Most of the above can be found at garage/ estate/ sales.


----------



## roadfix (Mar 10, 2018)

We seem to have multiples of just about every kitchen hand tool.   Drawers are too full of them.


----------



## GotGarlic (Mar 10, 2018)

I have three spatulas - two metal and one for the non-stick - plus a fish turner [emoji38] 

I also have:

- Duplicate measuring cups and spoons
- About 20 wooden utensils - stirrers and scrapers - including some with silicon heads.
- Three half sheet pans and two racks.
- Two old spice containers refilled with table salt - one in the baking cabinet and one near the stove for seasoning pasta and potato water.
- strainers

That's all I can think of right now.


----------



## roadfix (Mar 10, 2018)

Oh, and Tupperware.   My wife is a Tupperware freak.    At least half of our cabinets are full of this stuff.....talk about wasted cabinet space.....and the other half are in the garage, in cardboard boxes, some sets never opened or used.


----------



## Kayelle (Mar 10, 2018)

I have favorite spatulas, tongs, etc. and they are always washed by hand and put away never to see the dishwasher, thanks to the Souschef. The dishwasher is fine for lots of things but not for daily cooking favorites, as we only run the dishwasher about twice a week.


----------



## blissful (Mar 10, 2018)

couple years ago, I took everything out of the drawer and put it in a box. Then I did the same thing with the next drawer and put that in a box, on the floor. Then I did it again. So for 2 weeks every time I used something I put it back in the drawers. Consolidated the boxes and that is my extra kitchen junk. My drawers are full again but much more useful stuff in there. 2 sets of measuring spoons, 3 sets of cup measures, 3 - 4 cup measures, 4 kinds of thermometers, 2 silicone scrapers.


----------



## buckytom (Mar 10, 2018)

Chopsticks! You need 2 chopsticks for them to function properly.
Otherwise you just have a spear.


----------



## msmofet (Mar 10, 2018)

buckytom said:


> Chopsticks! You need 2 chopsticks for them to function properly.
> Otherwise you just have a spear.



OY!


----------



## gadzooks (Mar 10, 2018)

Two of everything, at least...or so it seems. Couple of years ago I cleaned out my kitchen cabinets and gave a ton of stuff for a charity tag sale. When I got home, the cabinets were full. Still a mystery. And spatulas...carbon steel and stainless, griddle spatulas, steak turners, cake turners, stiff and flexy, couple of fish turners in there, grilling spatulas for the barbie. I am totally terrible about this.


----------



## Cheryl J (Mar 10, 2018)

Same here Gadzooks, with the spatulas....I just counted and have 9 - I think I need a spatula intervention.  Metal, Teflon, long handled for grilling, fish turners, rubber ones in pretty colors.... 
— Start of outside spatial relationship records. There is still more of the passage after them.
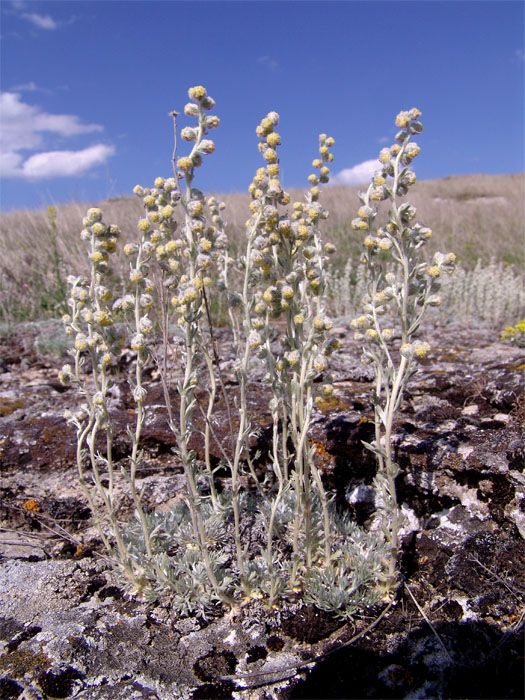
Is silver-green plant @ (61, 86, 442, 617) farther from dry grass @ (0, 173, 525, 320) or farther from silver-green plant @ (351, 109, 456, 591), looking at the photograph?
dry grass @ (0, 173, 525, 320)

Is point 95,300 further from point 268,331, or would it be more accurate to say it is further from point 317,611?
point 317,611

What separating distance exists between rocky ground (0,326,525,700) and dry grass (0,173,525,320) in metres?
2.61

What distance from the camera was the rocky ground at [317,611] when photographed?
1.62 m

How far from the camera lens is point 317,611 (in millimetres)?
1908

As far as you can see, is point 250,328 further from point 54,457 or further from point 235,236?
point 235,236

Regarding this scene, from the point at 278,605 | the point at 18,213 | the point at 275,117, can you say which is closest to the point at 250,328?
the point at 275,117

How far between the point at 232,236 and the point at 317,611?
422 inches

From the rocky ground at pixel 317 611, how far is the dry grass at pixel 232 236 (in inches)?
103

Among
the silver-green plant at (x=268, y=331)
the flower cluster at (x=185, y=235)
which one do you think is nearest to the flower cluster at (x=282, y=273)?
the silver-green plant at (x=268, y=331)

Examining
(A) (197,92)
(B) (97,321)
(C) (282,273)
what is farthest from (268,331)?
(A) (197,92)

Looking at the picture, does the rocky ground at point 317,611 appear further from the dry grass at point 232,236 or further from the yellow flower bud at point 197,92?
the dry grass at point 232,236

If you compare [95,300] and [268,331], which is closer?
[268,331]

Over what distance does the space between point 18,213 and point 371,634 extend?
14794mm

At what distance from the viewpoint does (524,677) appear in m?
1.46
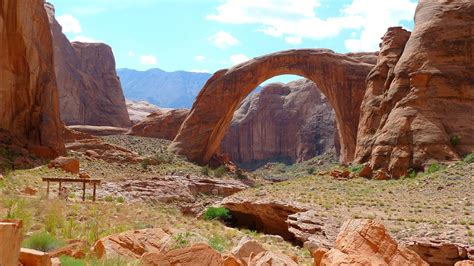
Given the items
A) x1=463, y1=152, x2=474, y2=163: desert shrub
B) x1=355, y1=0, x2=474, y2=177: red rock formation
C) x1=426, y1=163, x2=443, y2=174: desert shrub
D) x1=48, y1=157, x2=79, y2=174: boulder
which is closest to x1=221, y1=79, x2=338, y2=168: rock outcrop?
x1=355, y1=0, x2=474, y2=177: red rock formation

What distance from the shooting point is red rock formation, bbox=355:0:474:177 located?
24031 millimetres

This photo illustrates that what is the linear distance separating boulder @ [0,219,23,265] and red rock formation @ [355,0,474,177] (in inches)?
869

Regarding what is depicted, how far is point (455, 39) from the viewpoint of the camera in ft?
84.4

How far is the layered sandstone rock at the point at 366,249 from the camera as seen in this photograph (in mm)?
6133

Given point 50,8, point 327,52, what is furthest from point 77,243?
→ point 50,8

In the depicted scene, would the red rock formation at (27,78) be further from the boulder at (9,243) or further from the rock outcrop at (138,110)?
the rock outcrop at (138,110)

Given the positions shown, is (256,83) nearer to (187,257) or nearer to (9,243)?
(187,257)

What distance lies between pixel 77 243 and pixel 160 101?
600 feet

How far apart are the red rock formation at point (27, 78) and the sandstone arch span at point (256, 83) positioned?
1257cm

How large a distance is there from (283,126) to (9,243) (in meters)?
58.6

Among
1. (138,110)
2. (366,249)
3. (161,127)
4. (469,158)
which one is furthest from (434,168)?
(138,110)

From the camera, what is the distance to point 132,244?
7.11 m

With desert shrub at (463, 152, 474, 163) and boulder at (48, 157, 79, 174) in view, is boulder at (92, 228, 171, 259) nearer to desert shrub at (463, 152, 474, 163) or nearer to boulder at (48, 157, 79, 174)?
boulder at (48, 157, 79, 174)

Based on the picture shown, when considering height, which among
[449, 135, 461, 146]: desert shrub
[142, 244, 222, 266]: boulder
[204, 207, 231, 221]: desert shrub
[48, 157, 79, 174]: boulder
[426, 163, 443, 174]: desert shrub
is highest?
[449, 135, 461, 146]: desert shrub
Pretty much duplicates in everything listed above - I should also add Pyrex measuring cups, I've got 4 of them ranging from 1-cup to 4-cup.  

Roadfix...your post prompted me to clean out my 'tupperware' cabinet.  A one-person household should not be allowed to have as many as I've got....ugh...


----------



## GotGarlic (Mar 10, 2018)

Cheryl J said:


> Same here Gadzooks, with the spatulas....I just counted and have 9 - I think I need a spatula intervention. [emoji38] Metal, Teflon, long handled for grilling, fish turners, rubber ones in pretty colors.... [emoji38]
> 
> Pretty much duplicates in everything listed above - I should also add Pyrex measuring cups, I've got 4 of them ranging from 1-cup to 4-cup.
> 
> Roadfix...your post prompted me to clean out my 'tupperware' cabinet.  A one-person household should not be allowed to have as many as I've got....ugh...



I didn't even count the grilling utensils 

Cups and bowls are only duplicates if they're different sizes


----------



## roadfix (Mar 10, 2018)

I'm the only wine drinker in the house but my wife has the bar glassware cabinet with over 50 wine glasses she has accumulated over the years......


----------



## buckytom (Mar 10, 2018)

Turkey lifters: or else you just have a turkey roller.

Salad forks: or else you just have 1 giant fork.


----------



## Kayelle (Mar 10, 2018)

buckytom said:


> Chopsticks! You need 2 chopsticks for them to function properly.
> Otherwise you just have a spear.



Only you Bucky!!


----------



## roadfix (Mar 10, 2018)

buckytom said:


> Salad forks: or else you just have 1 giant fork.



I can never find them as a pair when I need them so I use tongs.


----------



## Katie H (Mar 10, 2018)

In spite of the fact that I use a digital scale to do most of my measuring, I still have a small crock in a cabinet that has several sets of measuring spoons.  In the same cabinet I have multiple measuring cups.  I've discovered over 60 years of cooking having multiples of these tools makes my cooking precise and more efficient.  Use a tool, toss it and use another.  Regardless whether if you have a dishwasher or not, cleaning these small items is an efficient use of my time.


----------



## RPCookin (Mar 10, 2018)

Kayelle said:


> I have favorite spatulas, tongs, etc. and they are always washed by hand and put away never to see the dishwasher, thanks to the Souschef. The dishwasher is fine for lots of things but not for daily cooking favorites, as we only run the dishwasher about twice a week.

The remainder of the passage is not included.